Is the U.S. Workforce Nearing Full Recovery?

We've updated our monthly workforce analysis to include last week's Employment Report for February. The unemployment rate ticked down from 4.8% to 4.7%, and the number of new nonfarm jobs (a relatively volatile number subject to extensive revisions) surprised forecasts at 235K.

The Unemployment Rate

The closely watched headline unemployment rate is a calculation of the percentage of the Civilian Labor Force, age 16 and older, that is currently unemployed. Let's put this metric into its historical context. The first chart below illustrates this monthly data point since 1990.

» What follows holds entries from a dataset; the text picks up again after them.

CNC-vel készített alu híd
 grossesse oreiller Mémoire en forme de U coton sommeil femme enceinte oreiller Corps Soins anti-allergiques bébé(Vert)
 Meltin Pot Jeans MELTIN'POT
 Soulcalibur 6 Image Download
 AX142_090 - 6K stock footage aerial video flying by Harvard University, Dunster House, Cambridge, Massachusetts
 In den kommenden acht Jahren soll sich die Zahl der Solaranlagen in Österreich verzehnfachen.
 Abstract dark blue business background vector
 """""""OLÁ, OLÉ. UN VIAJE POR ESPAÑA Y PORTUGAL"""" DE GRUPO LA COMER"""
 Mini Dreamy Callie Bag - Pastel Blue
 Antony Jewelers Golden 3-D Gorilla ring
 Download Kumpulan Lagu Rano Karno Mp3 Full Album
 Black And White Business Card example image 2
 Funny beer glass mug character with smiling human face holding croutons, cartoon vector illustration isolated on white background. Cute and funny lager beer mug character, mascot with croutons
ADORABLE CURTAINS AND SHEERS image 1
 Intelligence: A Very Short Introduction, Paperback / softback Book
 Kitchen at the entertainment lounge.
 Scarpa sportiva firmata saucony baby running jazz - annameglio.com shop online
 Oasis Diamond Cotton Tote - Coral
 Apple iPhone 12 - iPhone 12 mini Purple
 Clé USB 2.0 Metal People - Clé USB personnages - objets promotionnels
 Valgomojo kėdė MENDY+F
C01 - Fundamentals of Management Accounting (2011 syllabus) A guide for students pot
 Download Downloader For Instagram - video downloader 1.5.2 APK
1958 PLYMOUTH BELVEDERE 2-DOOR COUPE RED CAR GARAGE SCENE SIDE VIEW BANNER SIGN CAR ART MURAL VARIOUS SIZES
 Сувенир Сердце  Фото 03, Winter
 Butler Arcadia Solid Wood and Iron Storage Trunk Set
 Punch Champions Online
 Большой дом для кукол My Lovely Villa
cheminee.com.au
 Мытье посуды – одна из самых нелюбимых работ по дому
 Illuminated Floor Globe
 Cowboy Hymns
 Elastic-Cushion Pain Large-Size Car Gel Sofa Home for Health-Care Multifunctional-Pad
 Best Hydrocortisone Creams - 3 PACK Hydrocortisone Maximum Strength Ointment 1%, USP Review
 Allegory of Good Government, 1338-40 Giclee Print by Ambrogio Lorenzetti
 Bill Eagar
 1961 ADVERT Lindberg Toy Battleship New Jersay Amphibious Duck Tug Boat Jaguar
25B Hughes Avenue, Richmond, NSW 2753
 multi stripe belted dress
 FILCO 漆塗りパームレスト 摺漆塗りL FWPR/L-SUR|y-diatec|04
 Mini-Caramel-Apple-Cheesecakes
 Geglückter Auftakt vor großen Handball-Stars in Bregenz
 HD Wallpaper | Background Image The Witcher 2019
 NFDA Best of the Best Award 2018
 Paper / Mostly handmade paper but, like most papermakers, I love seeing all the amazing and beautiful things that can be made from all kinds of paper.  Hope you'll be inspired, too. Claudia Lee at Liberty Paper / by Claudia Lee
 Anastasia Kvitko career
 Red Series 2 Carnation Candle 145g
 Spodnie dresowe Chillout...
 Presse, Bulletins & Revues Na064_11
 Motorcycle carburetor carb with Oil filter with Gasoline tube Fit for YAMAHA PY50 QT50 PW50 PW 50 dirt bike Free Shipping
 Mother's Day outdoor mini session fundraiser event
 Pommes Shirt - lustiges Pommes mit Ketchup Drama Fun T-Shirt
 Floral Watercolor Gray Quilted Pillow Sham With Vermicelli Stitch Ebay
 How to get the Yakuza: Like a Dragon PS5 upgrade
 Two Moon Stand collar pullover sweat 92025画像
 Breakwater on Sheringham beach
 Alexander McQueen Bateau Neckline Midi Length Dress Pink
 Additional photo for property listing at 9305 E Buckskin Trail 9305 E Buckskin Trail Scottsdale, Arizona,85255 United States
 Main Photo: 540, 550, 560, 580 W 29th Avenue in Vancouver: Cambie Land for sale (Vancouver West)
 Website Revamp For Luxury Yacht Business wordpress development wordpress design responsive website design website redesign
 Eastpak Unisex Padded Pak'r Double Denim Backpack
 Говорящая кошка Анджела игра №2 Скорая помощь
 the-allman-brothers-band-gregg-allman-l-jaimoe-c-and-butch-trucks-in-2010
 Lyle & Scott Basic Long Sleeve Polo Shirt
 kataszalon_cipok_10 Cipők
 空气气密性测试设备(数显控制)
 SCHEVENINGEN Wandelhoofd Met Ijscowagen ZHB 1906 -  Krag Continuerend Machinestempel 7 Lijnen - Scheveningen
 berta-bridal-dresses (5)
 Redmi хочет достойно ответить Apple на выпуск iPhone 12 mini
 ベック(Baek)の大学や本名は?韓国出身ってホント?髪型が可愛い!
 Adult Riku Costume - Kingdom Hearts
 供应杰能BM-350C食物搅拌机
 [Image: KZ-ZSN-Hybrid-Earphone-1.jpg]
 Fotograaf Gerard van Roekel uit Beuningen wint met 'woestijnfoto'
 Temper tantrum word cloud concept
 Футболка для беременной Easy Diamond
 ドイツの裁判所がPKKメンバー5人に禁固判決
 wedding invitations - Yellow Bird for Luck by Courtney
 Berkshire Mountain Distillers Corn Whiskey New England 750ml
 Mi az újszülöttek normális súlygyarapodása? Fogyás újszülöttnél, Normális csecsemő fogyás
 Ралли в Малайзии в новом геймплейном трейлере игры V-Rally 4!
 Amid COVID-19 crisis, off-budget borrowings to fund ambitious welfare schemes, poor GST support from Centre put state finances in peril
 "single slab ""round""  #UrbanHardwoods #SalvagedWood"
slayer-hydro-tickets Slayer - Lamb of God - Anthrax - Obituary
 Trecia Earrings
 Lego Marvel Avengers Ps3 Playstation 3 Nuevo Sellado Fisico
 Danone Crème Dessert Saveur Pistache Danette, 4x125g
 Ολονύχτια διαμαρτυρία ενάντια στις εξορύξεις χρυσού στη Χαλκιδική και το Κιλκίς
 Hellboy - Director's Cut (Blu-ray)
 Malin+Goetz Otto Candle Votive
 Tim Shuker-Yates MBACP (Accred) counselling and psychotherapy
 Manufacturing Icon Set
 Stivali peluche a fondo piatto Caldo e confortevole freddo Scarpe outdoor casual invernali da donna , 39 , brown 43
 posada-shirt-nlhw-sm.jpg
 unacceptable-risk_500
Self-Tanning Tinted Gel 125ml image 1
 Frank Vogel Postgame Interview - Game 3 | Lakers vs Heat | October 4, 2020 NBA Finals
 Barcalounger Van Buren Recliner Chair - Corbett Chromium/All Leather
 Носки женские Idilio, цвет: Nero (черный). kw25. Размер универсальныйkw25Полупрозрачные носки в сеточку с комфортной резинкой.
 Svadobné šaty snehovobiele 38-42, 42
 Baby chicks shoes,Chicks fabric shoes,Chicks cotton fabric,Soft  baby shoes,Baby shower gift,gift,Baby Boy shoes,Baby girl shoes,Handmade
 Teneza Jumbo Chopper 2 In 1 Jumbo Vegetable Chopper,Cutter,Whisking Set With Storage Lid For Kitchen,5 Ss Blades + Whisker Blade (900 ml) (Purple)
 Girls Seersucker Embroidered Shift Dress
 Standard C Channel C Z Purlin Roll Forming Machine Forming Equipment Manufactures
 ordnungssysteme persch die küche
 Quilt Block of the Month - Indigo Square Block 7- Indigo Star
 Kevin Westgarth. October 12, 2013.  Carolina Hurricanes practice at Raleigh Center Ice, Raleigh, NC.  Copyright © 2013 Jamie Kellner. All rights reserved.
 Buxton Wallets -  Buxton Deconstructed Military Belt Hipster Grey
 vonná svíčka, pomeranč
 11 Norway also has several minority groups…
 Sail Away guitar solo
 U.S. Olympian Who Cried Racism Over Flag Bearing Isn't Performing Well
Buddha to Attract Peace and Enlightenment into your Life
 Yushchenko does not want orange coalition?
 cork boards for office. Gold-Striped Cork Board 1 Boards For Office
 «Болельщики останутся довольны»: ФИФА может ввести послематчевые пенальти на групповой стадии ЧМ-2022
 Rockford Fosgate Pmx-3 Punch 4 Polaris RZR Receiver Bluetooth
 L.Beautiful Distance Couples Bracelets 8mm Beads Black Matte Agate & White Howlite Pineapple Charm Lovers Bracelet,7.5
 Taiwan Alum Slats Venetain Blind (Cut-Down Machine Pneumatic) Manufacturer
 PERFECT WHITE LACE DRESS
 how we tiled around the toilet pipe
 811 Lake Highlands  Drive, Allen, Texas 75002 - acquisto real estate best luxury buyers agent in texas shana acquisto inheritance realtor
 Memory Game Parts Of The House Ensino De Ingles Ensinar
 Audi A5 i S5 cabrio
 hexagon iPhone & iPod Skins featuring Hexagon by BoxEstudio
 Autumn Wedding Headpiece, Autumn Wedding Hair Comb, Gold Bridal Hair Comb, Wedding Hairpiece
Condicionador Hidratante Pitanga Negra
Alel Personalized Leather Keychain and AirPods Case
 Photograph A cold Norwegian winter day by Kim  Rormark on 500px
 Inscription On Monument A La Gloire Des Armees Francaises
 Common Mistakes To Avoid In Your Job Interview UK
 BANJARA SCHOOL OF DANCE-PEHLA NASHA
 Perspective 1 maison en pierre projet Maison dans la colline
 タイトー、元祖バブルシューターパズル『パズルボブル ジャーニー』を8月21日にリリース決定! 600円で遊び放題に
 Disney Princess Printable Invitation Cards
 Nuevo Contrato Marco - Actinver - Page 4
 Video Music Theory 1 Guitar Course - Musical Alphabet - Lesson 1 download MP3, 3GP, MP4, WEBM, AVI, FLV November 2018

In the latest report, this indicator dipped to 4.7%. The age 16+ population increased by 164 thousand, and the labor force (the employed and unemployed actively seeking employment) rose by 340 thousand. The number of employed jumped by 447 thousand while the ranks of the unemployed fell by 107 thousand. In other words, the growth in the labor force was mostly attributable to unemployment contraction and a jump in the number employed.

Unemployment Rate since 1990

Unemployment in the Prime Age Group

Let's look at the same statistic for the core workforce, ages 25-54. This cohort leaves out the employment volatility of the high-school and college years, the lower employment of the retirement years and also the age 55-64 decade when many in the workforce begin transitioning to retirement ... for example, two income households that downsize into one-income households.

In the latest report, this indicator remained at 4.1% (to one decimal place) from the previous month. The cohort population increased by 20 thousand and the labor force jumped by 167 thousand. The breakdown of the growth is an increase of 181 thousand employed and a 14 thousand decrease in the unemployed. Most of the labor force growth was due to the increase in the number employed.